Spatial relationship records:

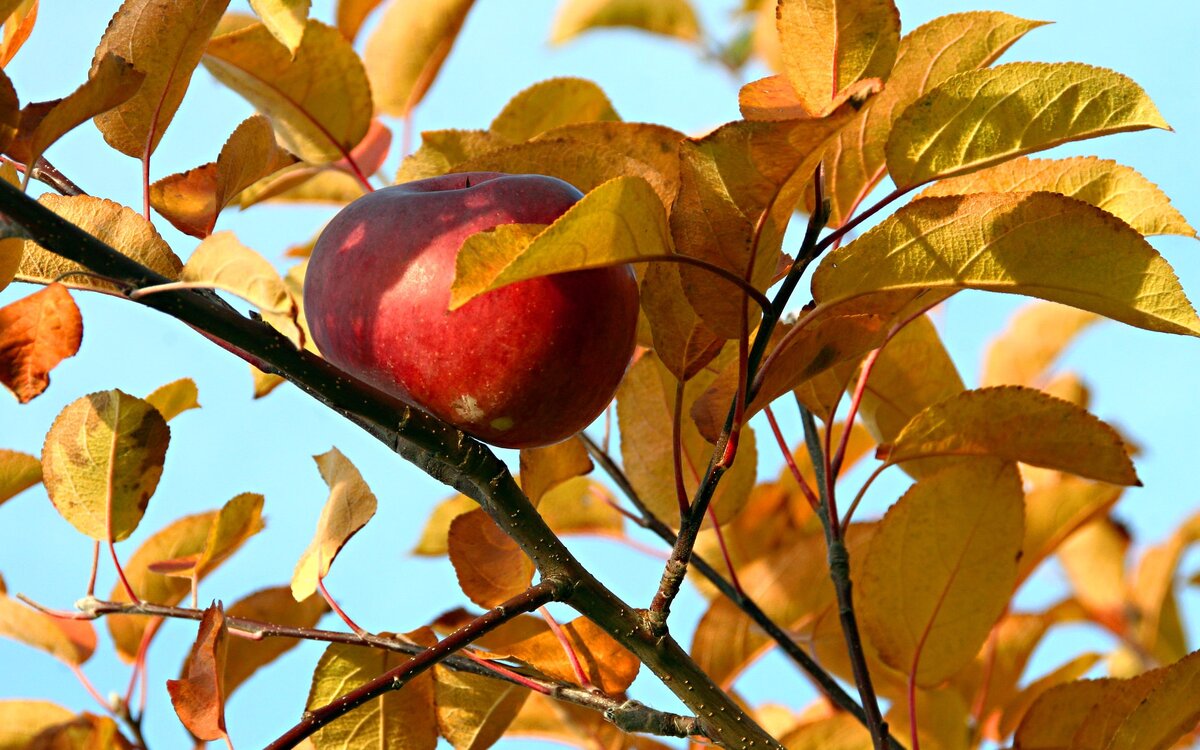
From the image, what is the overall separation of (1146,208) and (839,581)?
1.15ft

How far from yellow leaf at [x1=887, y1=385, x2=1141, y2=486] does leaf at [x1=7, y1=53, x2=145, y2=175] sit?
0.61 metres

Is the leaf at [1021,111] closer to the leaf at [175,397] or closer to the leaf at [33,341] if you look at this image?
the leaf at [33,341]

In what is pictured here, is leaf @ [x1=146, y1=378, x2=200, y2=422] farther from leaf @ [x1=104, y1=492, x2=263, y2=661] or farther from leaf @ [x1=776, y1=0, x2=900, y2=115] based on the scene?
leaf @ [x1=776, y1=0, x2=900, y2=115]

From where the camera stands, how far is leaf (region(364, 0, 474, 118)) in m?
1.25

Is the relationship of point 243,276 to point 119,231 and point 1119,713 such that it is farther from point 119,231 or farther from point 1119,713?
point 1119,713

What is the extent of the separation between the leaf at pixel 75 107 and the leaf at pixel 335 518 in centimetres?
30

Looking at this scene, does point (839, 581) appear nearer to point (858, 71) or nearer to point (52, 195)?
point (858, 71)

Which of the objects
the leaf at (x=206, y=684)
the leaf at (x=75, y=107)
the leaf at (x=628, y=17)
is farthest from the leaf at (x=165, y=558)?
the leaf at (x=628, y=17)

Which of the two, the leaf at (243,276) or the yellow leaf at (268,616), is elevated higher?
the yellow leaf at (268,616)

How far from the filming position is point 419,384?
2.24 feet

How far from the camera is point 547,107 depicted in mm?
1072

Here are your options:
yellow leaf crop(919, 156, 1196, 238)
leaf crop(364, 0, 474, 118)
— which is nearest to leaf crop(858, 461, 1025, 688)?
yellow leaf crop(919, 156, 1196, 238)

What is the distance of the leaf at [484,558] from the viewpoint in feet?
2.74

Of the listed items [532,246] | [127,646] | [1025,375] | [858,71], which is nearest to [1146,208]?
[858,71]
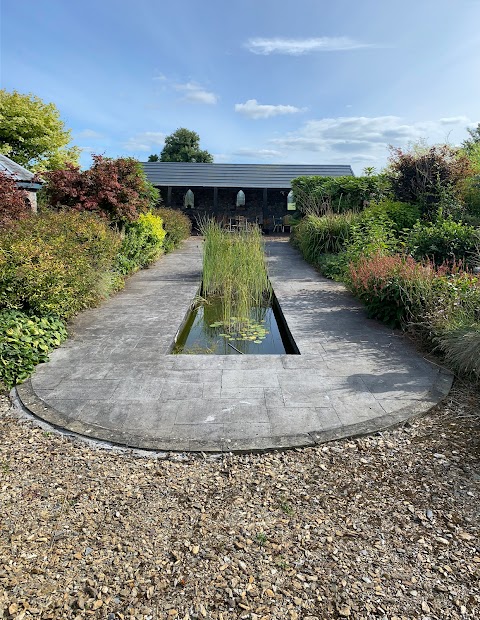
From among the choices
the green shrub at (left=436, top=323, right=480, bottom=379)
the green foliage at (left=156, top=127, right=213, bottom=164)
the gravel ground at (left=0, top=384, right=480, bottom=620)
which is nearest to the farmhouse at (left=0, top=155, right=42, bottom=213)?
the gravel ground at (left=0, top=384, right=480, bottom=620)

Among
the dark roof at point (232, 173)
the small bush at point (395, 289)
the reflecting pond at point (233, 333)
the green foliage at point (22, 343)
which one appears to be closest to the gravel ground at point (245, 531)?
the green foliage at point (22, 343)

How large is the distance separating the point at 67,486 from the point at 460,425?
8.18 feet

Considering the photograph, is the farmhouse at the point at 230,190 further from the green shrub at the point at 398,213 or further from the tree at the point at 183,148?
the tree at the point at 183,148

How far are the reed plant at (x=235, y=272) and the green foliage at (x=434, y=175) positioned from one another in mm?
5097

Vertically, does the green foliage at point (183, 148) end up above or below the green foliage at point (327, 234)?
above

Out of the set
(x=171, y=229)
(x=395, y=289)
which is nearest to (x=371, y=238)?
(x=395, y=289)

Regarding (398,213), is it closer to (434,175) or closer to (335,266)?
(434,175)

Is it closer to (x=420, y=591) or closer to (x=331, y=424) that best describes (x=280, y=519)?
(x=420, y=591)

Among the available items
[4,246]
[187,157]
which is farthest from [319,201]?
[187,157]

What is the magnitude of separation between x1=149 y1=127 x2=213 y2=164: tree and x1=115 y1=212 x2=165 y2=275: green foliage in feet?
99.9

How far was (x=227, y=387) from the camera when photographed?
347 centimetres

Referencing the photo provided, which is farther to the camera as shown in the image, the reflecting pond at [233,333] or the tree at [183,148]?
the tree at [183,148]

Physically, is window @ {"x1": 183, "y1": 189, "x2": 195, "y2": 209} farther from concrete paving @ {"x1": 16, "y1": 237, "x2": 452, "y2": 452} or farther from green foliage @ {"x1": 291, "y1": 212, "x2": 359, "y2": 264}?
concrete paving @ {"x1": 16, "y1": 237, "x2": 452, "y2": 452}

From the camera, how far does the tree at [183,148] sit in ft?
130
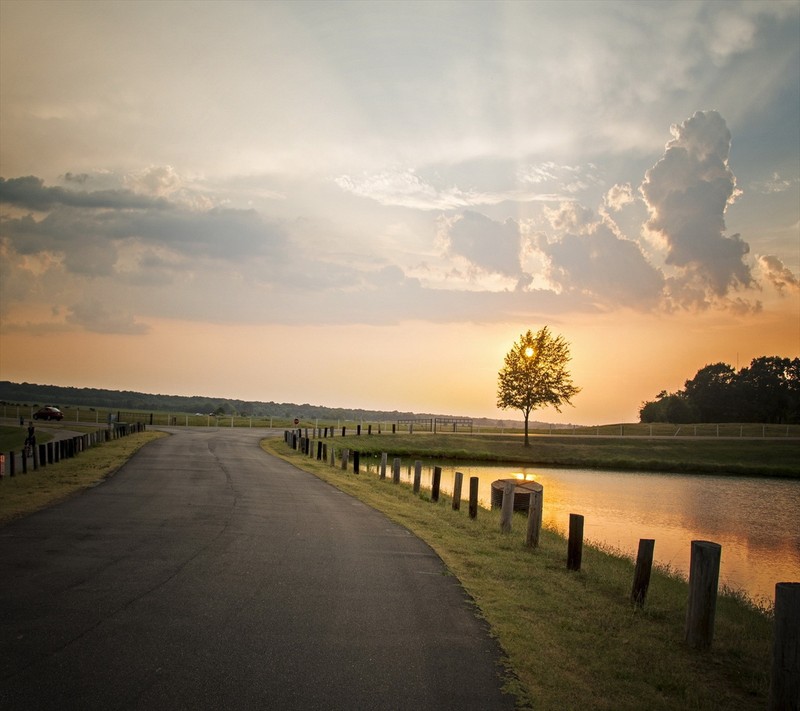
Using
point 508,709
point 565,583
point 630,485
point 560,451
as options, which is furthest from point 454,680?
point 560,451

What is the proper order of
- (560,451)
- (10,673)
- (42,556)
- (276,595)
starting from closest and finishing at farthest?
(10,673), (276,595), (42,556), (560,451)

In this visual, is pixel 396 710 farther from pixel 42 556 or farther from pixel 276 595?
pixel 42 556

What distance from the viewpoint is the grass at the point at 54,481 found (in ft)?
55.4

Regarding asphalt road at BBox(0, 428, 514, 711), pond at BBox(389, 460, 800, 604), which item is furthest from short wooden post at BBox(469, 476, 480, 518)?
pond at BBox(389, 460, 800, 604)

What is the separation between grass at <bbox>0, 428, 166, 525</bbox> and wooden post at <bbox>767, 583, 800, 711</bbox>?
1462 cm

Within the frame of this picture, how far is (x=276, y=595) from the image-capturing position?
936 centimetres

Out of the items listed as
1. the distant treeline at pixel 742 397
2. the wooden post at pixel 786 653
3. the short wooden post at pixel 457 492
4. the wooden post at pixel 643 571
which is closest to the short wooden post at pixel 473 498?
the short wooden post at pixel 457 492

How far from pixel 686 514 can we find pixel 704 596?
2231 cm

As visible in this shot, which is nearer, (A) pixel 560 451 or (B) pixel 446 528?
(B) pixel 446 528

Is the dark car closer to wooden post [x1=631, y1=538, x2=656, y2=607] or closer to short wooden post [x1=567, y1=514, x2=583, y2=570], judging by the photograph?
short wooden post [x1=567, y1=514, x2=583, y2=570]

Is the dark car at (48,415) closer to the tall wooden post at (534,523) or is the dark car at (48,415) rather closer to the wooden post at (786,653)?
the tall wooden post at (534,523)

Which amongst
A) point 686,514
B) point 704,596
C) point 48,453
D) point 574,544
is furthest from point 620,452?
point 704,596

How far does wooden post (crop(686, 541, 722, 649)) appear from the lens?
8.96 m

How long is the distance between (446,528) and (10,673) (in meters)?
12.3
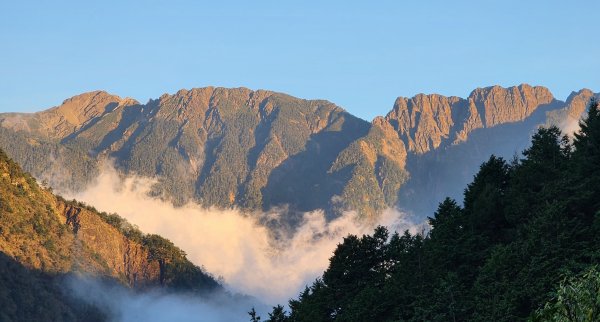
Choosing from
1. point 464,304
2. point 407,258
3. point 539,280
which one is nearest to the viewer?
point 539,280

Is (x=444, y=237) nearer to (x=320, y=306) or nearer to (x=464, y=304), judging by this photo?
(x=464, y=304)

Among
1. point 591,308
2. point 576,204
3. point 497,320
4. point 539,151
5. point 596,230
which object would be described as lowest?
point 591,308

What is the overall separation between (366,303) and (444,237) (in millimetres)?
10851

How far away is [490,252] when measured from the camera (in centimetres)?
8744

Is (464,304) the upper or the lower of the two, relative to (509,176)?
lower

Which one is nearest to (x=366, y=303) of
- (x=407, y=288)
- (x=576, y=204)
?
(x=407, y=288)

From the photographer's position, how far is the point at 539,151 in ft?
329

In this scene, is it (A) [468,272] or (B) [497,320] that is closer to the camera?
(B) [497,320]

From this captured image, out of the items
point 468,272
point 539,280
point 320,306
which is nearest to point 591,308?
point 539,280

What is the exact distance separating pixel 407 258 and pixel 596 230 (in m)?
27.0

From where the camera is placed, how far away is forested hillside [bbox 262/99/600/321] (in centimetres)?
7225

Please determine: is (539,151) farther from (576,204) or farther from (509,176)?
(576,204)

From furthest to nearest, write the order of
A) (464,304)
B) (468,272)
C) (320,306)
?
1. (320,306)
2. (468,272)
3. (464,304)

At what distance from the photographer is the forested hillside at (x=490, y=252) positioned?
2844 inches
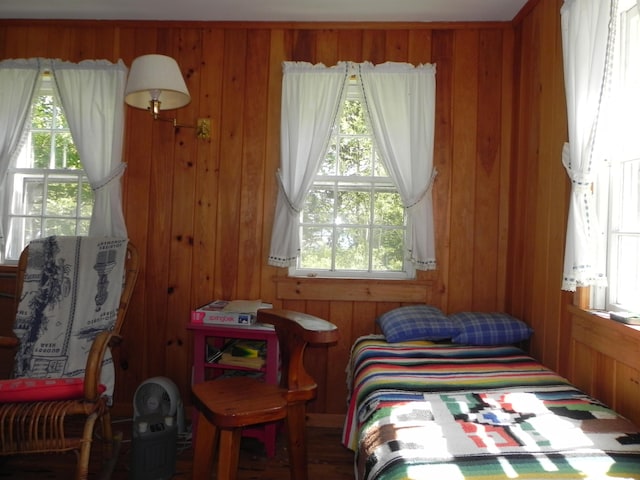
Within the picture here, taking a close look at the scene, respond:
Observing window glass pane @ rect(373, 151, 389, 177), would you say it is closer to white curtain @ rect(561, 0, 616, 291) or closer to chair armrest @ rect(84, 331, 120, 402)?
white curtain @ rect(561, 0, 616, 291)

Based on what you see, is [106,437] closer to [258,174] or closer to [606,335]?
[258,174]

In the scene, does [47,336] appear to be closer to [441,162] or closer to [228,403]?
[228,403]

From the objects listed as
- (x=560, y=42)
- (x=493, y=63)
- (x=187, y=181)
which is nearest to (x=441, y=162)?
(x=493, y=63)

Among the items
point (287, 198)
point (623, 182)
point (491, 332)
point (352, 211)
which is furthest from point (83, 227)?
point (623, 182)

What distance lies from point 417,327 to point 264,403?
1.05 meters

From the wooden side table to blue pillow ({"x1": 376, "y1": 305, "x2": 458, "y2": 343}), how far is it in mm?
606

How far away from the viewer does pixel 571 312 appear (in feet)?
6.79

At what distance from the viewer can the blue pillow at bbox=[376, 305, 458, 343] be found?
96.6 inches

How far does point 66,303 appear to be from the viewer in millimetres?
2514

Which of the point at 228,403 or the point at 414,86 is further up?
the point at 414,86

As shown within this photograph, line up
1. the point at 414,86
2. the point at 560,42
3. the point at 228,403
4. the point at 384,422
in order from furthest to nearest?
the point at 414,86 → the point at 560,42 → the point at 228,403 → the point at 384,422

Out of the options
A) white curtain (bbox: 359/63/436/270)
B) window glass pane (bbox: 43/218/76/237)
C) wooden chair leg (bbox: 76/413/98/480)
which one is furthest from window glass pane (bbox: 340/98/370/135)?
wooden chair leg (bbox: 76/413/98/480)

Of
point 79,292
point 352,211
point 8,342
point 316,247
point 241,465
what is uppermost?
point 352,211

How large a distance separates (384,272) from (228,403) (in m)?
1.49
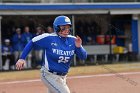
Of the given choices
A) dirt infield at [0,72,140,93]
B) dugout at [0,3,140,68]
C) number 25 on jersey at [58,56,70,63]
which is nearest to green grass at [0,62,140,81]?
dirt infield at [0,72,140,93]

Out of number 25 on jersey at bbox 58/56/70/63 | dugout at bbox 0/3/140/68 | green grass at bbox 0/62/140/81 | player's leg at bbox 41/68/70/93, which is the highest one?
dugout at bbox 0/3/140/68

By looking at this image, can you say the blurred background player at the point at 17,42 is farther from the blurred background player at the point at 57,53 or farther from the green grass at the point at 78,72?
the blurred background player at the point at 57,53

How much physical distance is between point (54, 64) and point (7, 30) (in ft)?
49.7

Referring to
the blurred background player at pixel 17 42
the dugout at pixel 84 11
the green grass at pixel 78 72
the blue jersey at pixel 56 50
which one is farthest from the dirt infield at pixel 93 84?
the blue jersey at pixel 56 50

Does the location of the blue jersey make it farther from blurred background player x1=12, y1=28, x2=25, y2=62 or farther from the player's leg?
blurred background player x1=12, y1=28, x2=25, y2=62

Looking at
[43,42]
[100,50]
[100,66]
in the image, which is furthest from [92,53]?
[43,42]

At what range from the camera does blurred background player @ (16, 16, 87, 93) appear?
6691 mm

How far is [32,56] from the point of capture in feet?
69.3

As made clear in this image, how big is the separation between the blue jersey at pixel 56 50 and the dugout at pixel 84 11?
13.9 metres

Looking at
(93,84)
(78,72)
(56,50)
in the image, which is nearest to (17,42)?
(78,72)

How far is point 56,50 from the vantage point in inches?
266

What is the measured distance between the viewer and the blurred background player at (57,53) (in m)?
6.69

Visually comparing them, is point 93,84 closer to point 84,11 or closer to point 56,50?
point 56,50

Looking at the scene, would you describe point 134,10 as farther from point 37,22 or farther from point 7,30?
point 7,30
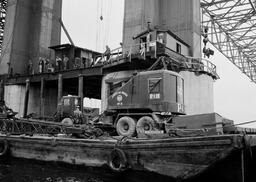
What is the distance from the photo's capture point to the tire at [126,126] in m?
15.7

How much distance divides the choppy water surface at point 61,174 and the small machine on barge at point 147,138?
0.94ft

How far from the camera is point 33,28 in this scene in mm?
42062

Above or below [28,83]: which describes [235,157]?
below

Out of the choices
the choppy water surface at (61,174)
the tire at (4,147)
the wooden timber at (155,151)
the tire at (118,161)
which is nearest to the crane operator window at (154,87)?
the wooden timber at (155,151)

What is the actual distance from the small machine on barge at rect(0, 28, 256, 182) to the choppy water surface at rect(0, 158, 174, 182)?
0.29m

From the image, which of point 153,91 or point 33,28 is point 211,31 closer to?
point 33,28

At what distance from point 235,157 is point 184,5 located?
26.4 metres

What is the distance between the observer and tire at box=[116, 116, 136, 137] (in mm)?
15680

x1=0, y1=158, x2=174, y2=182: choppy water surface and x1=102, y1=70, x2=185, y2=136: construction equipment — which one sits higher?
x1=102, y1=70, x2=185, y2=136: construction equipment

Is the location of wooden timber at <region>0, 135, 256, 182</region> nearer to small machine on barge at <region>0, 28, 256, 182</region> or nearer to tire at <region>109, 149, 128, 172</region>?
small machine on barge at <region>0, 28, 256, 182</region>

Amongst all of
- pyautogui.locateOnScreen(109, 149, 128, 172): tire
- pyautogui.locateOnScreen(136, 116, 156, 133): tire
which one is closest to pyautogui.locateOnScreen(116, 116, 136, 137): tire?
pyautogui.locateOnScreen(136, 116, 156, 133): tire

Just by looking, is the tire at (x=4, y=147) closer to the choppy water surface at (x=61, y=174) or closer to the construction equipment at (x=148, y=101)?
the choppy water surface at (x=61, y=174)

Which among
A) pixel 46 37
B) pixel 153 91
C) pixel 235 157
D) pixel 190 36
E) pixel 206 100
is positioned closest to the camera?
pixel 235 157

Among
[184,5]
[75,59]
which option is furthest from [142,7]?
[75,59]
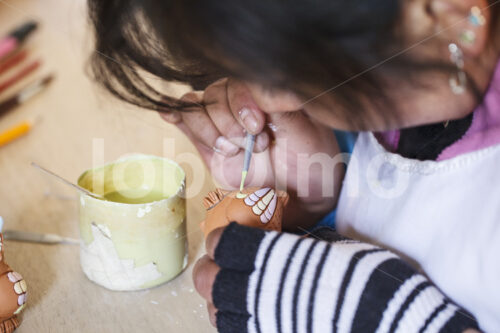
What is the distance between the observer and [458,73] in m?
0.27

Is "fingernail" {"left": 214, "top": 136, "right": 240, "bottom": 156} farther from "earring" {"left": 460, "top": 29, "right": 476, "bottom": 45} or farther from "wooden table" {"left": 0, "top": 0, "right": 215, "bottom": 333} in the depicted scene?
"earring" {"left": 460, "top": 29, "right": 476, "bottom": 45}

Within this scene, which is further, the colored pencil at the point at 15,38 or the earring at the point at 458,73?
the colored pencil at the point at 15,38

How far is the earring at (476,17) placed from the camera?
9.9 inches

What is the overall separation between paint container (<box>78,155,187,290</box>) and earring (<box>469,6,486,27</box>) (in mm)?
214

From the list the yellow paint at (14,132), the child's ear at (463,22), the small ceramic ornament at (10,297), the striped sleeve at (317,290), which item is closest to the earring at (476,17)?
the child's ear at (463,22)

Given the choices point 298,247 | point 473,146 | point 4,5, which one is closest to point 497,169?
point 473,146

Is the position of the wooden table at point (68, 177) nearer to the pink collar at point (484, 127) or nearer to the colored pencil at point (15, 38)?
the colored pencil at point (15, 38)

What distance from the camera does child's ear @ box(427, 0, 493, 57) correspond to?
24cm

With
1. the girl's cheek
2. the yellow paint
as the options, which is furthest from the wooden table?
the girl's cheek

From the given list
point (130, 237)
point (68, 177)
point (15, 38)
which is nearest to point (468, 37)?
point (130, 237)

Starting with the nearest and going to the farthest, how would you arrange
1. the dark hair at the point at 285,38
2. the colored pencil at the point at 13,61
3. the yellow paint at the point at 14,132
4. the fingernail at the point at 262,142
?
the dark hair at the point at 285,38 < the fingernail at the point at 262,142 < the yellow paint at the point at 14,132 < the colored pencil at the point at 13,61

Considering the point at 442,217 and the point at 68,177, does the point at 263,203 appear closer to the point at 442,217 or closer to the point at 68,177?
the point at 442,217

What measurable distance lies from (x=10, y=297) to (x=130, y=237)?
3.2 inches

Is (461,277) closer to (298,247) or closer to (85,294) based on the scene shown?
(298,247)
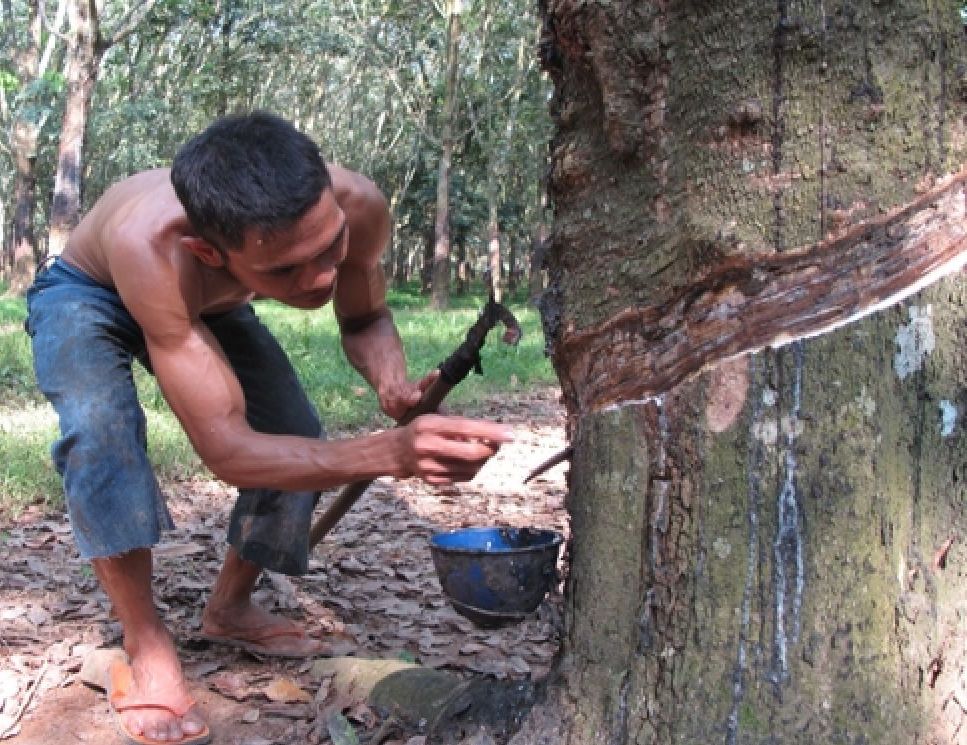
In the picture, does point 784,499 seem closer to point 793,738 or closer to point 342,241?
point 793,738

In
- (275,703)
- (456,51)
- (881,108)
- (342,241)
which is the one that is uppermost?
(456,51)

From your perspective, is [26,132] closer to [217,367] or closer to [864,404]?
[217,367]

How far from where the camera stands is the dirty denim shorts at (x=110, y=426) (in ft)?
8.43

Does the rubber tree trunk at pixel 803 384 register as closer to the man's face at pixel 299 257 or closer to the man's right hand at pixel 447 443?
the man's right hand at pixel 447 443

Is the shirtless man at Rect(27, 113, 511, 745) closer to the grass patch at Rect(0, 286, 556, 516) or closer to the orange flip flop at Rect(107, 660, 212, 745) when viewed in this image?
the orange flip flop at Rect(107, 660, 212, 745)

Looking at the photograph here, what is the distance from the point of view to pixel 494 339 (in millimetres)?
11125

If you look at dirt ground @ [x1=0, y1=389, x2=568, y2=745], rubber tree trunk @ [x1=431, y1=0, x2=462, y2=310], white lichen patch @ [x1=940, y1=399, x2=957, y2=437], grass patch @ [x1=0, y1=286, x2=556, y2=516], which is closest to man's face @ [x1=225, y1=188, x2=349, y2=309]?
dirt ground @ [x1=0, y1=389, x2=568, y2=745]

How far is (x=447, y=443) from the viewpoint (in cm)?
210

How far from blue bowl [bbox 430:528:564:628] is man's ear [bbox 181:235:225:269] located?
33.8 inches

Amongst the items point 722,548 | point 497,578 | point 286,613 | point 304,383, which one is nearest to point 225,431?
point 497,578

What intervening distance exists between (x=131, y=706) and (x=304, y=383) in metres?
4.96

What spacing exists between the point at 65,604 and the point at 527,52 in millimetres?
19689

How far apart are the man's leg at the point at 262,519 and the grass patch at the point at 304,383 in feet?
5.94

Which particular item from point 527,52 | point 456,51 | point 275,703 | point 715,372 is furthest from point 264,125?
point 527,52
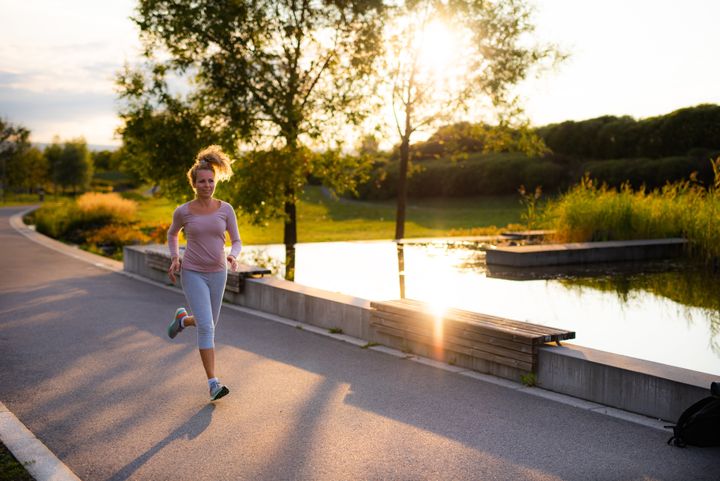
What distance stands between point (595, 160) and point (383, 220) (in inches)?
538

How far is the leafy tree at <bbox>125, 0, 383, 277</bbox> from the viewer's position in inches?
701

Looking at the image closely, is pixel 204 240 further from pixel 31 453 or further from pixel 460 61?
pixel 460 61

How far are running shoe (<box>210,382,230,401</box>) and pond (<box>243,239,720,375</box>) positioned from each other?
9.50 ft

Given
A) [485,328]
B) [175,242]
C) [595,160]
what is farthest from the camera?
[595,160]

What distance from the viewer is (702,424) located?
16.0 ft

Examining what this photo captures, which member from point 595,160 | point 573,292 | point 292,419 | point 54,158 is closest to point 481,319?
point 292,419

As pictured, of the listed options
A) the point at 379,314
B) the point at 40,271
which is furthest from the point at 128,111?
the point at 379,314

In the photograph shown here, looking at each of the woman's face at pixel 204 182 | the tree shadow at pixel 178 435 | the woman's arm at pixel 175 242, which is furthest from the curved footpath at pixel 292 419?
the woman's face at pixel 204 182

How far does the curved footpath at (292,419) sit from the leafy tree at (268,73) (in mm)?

GOAL:
Starting with the line with "Of the given choices" and going on through the line with "13.9 metres", write out those lines of the records again, swapping "green grass" for "outfield grass" and leaving everything else unchanged.

TASK RESPONSE:
Of the given choices
A) dirt infield at [0,72,140,93]
B) dugout at [0,3,140,68]
C) number 25 on jersey at [58,56,70,63]
which is nearest to outfield grass at [0,62,140,81]?
dirt infield at [0,72,140,93]

Out of number 25 on jersey at bbox 58/56/70/63 | dugout at bbox 0/3/140/68 | outfield grass at bbox 0/62/140/81 | player's leg at bbox 41/68/70/93, which is the highest one?
dugout at bbox 0/3/140/68

By looking at this image, can you say the blurred background player at the point at 17,42 is farther from the blurred background player at the point at 57,53 or farther from the outfield grass at the point at 78,72?
the blurred background player at the point at 57,53

How much physical distance is between point (54, 64) and point (7, 30) (in ft)?
49.7

Referring to
the blurred background player at pixel 17 42
the dugout at pixel 84 11
the outfield grass at pixel 78 72
the blue jersey at pixel 56 50
which one is farthest from the dirt infield at pixel 93 84?
the blue jersey at pixel 56 50

Does the location of the blue jersey make it farther from blurred background player x1=12, y1=28, x2=25, y2=62 or farther from the player's leg?
blurred background player x1=12, y1=28, x2=25, y2=62

Looking at
[43,42]
[100,50]
[100,66]
in the image, which is furthest from [92,53]?
[43,42]

At what range from the camera does blurred background player @ (16, 16, 87, 93) appear?
6691 mm

How far is [32,56] from the point of capture in feet?
69.3

As made clear in this image, how big is the separation between the blue jersey at pixel 56 50 and the dugout at pixel 84 11?
13.9 metres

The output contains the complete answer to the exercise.